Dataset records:
┏━━
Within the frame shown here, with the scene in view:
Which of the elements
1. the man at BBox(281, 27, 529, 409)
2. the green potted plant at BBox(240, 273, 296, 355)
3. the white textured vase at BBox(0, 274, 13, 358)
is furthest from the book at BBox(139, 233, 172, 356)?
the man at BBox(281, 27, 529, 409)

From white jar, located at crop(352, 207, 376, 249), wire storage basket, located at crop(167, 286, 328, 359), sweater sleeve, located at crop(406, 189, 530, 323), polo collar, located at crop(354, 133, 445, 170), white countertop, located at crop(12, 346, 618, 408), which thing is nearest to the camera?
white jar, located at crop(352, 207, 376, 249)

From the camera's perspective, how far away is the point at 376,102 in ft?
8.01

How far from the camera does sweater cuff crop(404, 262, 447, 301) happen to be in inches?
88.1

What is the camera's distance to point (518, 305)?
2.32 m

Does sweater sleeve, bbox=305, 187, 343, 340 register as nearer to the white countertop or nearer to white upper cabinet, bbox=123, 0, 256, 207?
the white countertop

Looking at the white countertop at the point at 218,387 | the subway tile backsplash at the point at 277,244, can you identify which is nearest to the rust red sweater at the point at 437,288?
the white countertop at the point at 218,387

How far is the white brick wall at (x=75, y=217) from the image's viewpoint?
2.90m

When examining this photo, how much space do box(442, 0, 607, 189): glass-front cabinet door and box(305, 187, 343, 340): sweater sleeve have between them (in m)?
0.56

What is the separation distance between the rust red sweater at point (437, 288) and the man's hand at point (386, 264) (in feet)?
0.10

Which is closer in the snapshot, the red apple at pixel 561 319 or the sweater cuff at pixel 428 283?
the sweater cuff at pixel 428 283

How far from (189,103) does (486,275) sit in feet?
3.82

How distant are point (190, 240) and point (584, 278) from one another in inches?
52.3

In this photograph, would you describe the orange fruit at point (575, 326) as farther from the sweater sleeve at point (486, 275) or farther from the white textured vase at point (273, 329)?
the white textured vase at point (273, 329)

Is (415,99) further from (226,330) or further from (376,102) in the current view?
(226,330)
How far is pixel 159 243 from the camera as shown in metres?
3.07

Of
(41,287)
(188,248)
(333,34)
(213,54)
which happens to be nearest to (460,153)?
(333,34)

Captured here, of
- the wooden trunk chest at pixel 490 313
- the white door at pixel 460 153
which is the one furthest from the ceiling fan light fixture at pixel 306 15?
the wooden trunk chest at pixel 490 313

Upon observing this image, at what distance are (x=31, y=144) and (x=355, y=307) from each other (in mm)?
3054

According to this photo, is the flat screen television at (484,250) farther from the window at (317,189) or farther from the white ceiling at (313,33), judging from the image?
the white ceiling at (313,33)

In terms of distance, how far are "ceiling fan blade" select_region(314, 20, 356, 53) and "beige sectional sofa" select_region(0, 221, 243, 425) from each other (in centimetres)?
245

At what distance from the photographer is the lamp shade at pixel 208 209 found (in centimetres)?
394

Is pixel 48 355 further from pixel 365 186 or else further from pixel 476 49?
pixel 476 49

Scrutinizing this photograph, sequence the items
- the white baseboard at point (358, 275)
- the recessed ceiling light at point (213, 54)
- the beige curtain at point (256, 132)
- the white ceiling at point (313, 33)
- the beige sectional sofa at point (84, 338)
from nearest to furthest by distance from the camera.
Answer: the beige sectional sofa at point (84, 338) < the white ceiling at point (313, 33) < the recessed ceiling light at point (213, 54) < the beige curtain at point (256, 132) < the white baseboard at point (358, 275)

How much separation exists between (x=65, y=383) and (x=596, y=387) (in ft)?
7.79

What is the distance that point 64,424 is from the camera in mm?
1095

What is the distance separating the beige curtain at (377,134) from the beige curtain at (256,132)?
┗━━
__Task objective__: Each record above should be repeated exactly as it appears.

__Exercise output__:
Within the frame shown here, with the scene in view:
Which of the elements
1. the man at BBox(281, 27, 529, 409)
2. the green potted plant at BBox(240, 273, 296, 355)
3. the white textured vase at BBox(0, 274, 13, 358)
is furthest from the book at BBox(139, 233, 172, 356)?
the man at BBox(281, 27, 529, 409)

From white jar, located at crop(352, 207, 376, 249), wire storage basket, located at crop(167, 286, 328, 359), sweater sleeve, located at crop(406, 189, 530, 323), polo collar, located at crop(354, 133, 445, 170), white countertop, located at crop(12, 346, 618, 408), which thing is nearest to the camera?
white jar, located at crop(352, 207, 376, 249)

From the camera's perspective, how far away is the point at 376,102 in ft?
8.01

How far from the camera does sweater cuff crop(404, 262, 447, 301) happen to be in inches?
88.1

What is the camera's distance to point (518, 305)?
2.32 m

Does sweater sleeve, bbox=305, 187, 343, 340 register as nearer to the white countertop or nearer to white upper cabinet, bbox=123, 0, 256, 207?
the white countertop

Looking at the white countertop at the point at 218,387 | the subway tile backsplash at the point at 277,244, can you identify which is nearest to the rust red sweater at the point at 437,288?
the white countertop at the point at 218,387

How far is the white brick wall at (x=75, y=217) from the image's viewpoint?
2.90m

When examining this photo, how much space do box(442, 0, 607, 189): glass-front cabinet door and box(305, 187, 343, 340): sweater sleeve have between them (in m)?
0.56

What is the separation distance between the rust red sweater at point (437, 288) and the man's hand at point (386, 264) (in feet)?
0.10

Which is closer in the snapshot, the red apple at pixel 561 319 or the sweater cuff at pixel 428 283?
the sweater cuff at pixel 428 283

How far from (189,103) does (486,275) sit in feet?
3.82

How distant are point (190, 240) and point (584, 278) from one another in inches?
52.3

In this photograph, would you describe the orange fruit at point (575, 326) as farther from the sweater sleeve at point (486, 275) or farther from the white textured vase at point (273, 329)?
the white textured vase at point (273, 329)

Is (415,99) further from (226,330) or further from (376,102) in the current view?
(226,330)
How far is pixel 159 243 from the camera as shown in metres?
3.07

Of
(41,287)
(188,248)
(333,34)
(213,54)
which happens to be nearest to (460,153)?
(333,34)

Captured here, of
- the wooden trunk chest at pixel 490 313
- the white door at pixel 460 153
which is the one furthest from the ceiling fan light fixture at pixel 306 15?
the wooden trunk chest at pixel 490 313

Upon observing this image, at what distance are (x=31, y=144) and (x=355, y=307) from each other (in mm)?
3054

According to this photo, is the flat screen television at (484,250) farther from the window at (317,189) or farther from the white ceiling at (313,33), judging from the image?
the white ceiling at (313,33)

In terms of distance, how far are "ceiling fan blade" select_region(314, 20, 356, 53) and "beige sectional sofa" select_region(0, 221, 243, 425) from each other (in centimetres)?
245

At what distance from the photographer is the lamp shade at pixel 208 209 found (in centimetres)?
394

Is pixel 48 355 further from pixel 365 186 or else further from pixel 476 49?
pixel 476 49

Scrutinizing this photograph, sequence the items
- the white baseboard at point (358, 275)
- the recessed ceiling light at point (213, 54)
- the beige curtain at point (256, 132)
- the white ceiling at point (313, 33)
- the beige sectional sofa at point (84, 338)
from nearest to furthest by distance from the camera.
Answer: the beige sectional sofa at point (84, 338) < the white ceiling at point (313, 33) < the recessed ceiling light at point (213, 54) < the beige curtain at point (256, 132) < the white baseboard at point (358, 275)

How much separation exists between (x=65, y=383) and (x=596, y=387) (in ft)?
7.79

What is the distance that point 64,424 is from the camera in mm?
1095

What is the distance separating the beige curtain at (377,134) from the beige curtain at (256,132)?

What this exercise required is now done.